Thanks to years of ERDC research, engineers are now working with USACE to adopt the use of pre-cast UHPC panels for lock wall rehabilitation projects, replacing those made from traditional concrete and then covered with horizontal steel armor. Currently, the steel armor is cast into concrete panels in the precast manufacturing plant as horizontal strips.
The UHPC panels are not only stronger and more durable than those made with conventional concrete, but they do also not require steel armor.
Currently, damaged or deteriorated lock walls are repaired using traditional concrete with strengths ranging from 5,000 to 8,000 pounds per square inch (PSI). USACE District crews remove the damaged concrete down to the sound concrete. A pre-cast concrete is then placed over the sound concrete, and concrete is poured behind the panels to attach to the larger structure. “Those panels have been performing fairly well in the field, but sometimes we have issues with the steel armor,” Wood said. “Through normal operations of barge traffic, the armor and panels will get struck by barges. The metal will get caught, at times, and start pulling away from the concrete, creating a hazard, and in some cases, lock operators can no longer use that part of the lock chamber until repairs are made.”
In 2018, the Rock Island District issued a statement of need, asking if UHPC could be a substitute for current methods. Over the next three years, ERDC tested UHPC, discovering techniques that not only created a stronger and more resilient material, but also developed processes and guidance on how UHPC panels could be created using materials already on hand at concrete manufacturing facilities throughout the country.
During small-scale and large-scale testing, engineers also showed panels created with UHPC could be made thinner than those using conventional concrete.
“Panels using conventional concrete are traditionally 6-to-8 inches thick, which makes them pretty heavy and cumbersome. This requires USACE teams to have a very large crane on site to put them in place,” Wood said. “Not only does it take up a large footprint on site, but often times the crane requires just as many truck loads to haul it to the site as the panels themselves, which was the impetus of the statement of need from Rock Island.”
UHPC panels are no thicker than three inches and cure to a strength of 22,000 PSI in just 28 days.

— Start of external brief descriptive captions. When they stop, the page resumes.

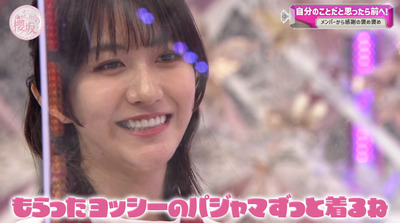 bandicam 2022-09-12 01-29-37-023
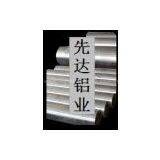 Aluminum Bar thumbnail-1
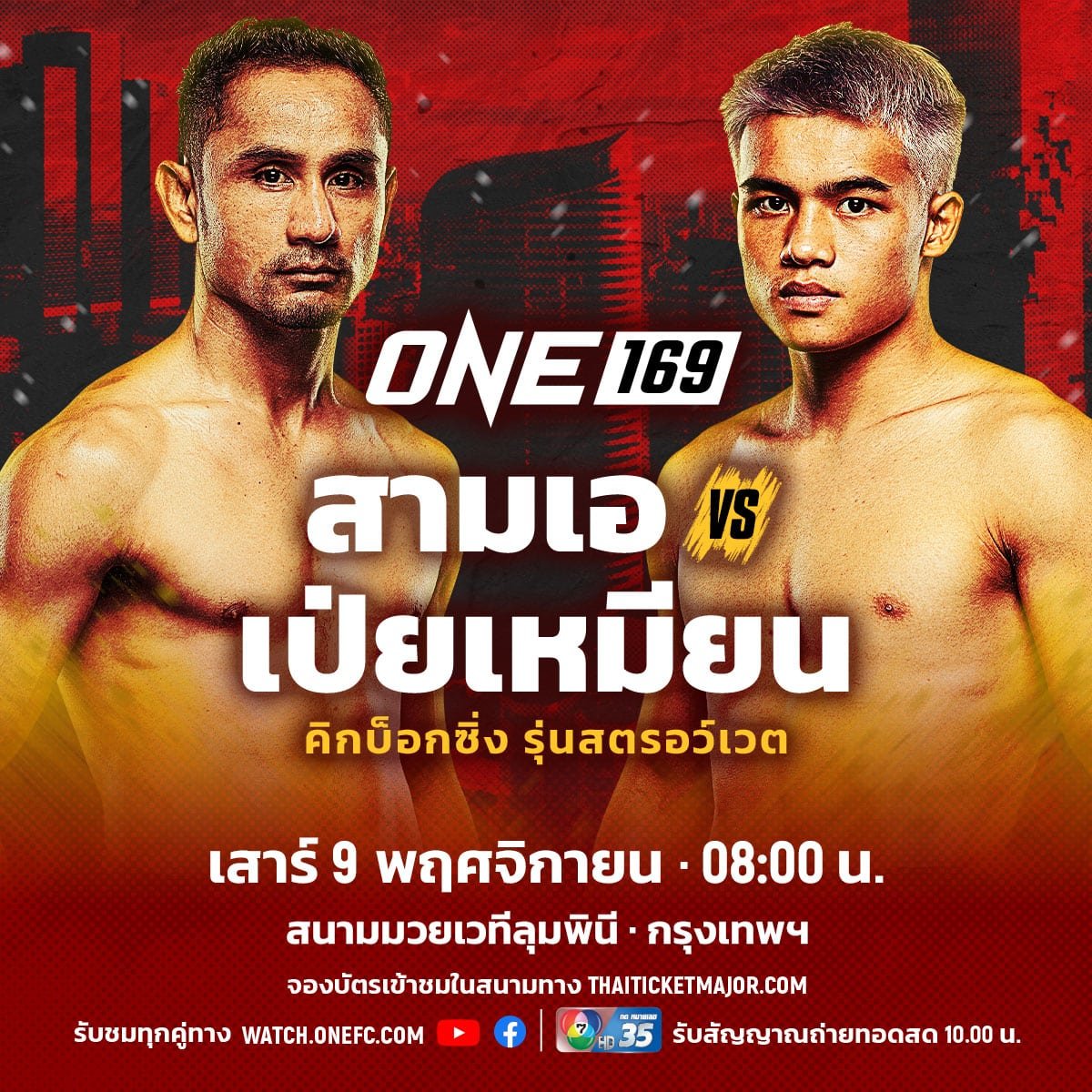 โปรแกรมมวย ONE 169 อนาโตลี รุงรุง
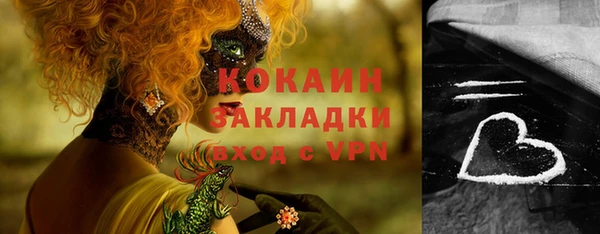 мет Семилуки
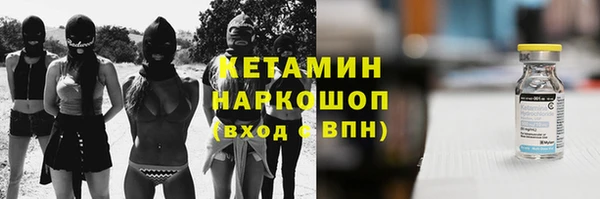 таблы Зеленокумск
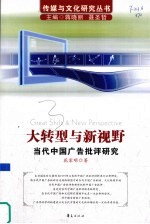 大转型与新视野  当代中国广告批评研究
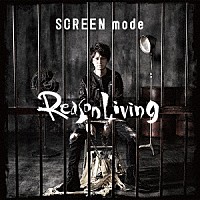 ＳＣＲＥＥＮ　ｍｏｄｅ「 Ｒｅａｓｏｎ　Ｌｉｖｉｎｇ」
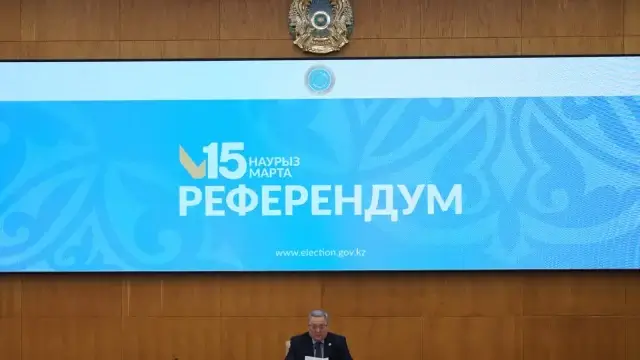 Центризбирком озвучил предварительные итоги республиканского референдума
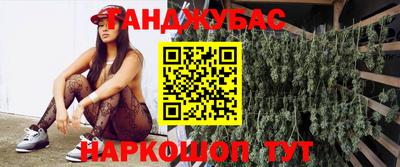 ALPHA PVP Нягань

Using tests and data from more than three decades of research, ERDC tested the UHPC panels, including simulating what would happen if the panels were struck by a barge. The results validated the exceptional strength and durability of the UHPC panel.
“We have eliminated the coarse aggregate, or the rock, out of this mixture,” Wood said. “By eliminating the coarse aggregate, we have also eliminated the interfacial transition zone, which is where the cementitious paste meets the aggregate particle. This zone is typically the weakest location in conventional concrete, and we don’t have that in UHPC.”
Now that research proves the panels are stronger and more durable, the goal is to increase their usage in USACE projects.
“The biggest obstacles to overcome are the unfamiliarity with the product and with the technology, and the cost,” Wood said. “For most people, the only thing they do know about UHPC is that it is more costly up front.”
But that may no longer be an issue, Wood said.
The costs associated with the steel armor, along with the more complex logistics of casting it into the face of conventional concrete panels, increase project costs. The elimination of the steel, in addition to the fact you need less concrete to produce a much stronger panel, makes the use of UHPC more cost comparable.